Page extract ▸

What is the probability of flipping a head or a tail? Those events are are "parts" of the same "whole" probability, so you can sum them. It gets more complicated with independent events. If you flip a coin and throw a dice at the same time, what is the probability of getting a head and roll six pips at the same time? Think of it: there are two possible outcomes of a coin and six possible outcomes of a dice, so there are $2 \times 6$ possibilities and if flipping a head has a probability of $1/2$ and rolling six pips has a probability of $1/6$, then the probability of getting both is simply $1/2 \times 1/6$, or

$$ P(A \cap B) = P(A) \times P(B) $$

Now, Bernoulli distribution tells you what is the probability of a certain event $x \in \{0, 1\}$, such as single coin flip, from this distribution described by parameter $p$, where probability of flipping a head is $P(X = 1) = p$ and probability of getting a tail is $P(X = 0) = 1 - p$. The probability mass function can be described as

$$ f(x; p) = p^x (1 - p) ^ {(1 - x)} $$

now notice that $x$ can be either $1$ or $0$, so if you put those values into the formula you get the same probabilities for $x = 0$ or $x = 1$.

From your question it seems however that you are talking about Binomial distribution, where there is $n$ "Bernoulli trials", i.e. $n$ coin flips, and so you can get $k$ successes (e.g. heads). The probability mass function is

$$ f(k; n, p) = {n \choose k} p^k (1 - p) ^ {n - k} $$

You can read it as follows: probability of a single success in Bernoulli trial is $p$ so for $k$ independent successes it is $p \times p \times ...$ repeated $k$ times or simply $p ^ k$. Probability of failure is $1-p$ and it can occur only $n-k$ times since there is $n$ flips and $k$ is already "occupied" by successes, so $(1-p)^{(n-k)}$. Now the scary part of $n \choose k$ - it is simply a number of possible combinations on how you can draw $k$ elements out of $n$. So while there is $n \choose k$ possible ways on how you can flip heads $k$ times out of $n$ flips with probability $p$ and get $n-k$ times tails with $1-p$ probability in the same series of flips. If you think of it it makes perfect sens.

Directions ▸
In the probability explanation, how many times can a failure occur in a series of n flips that includes k successes?

Raw data ▸

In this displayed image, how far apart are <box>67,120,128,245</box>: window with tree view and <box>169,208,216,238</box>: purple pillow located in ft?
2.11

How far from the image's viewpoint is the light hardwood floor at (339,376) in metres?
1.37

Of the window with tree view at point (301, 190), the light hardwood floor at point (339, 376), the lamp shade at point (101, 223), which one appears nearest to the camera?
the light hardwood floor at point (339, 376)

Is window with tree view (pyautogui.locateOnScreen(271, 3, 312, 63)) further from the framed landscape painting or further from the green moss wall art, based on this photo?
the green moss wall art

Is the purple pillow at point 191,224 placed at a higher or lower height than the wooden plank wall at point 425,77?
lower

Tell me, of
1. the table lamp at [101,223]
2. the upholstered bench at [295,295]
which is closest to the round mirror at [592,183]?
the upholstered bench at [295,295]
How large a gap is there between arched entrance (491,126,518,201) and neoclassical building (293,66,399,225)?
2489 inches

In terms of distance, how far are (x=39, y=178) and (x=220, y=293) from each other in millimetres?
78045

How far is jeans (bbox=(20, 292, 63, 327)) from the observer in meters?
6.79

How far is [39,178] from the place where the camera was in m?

Output below ▸
n − k times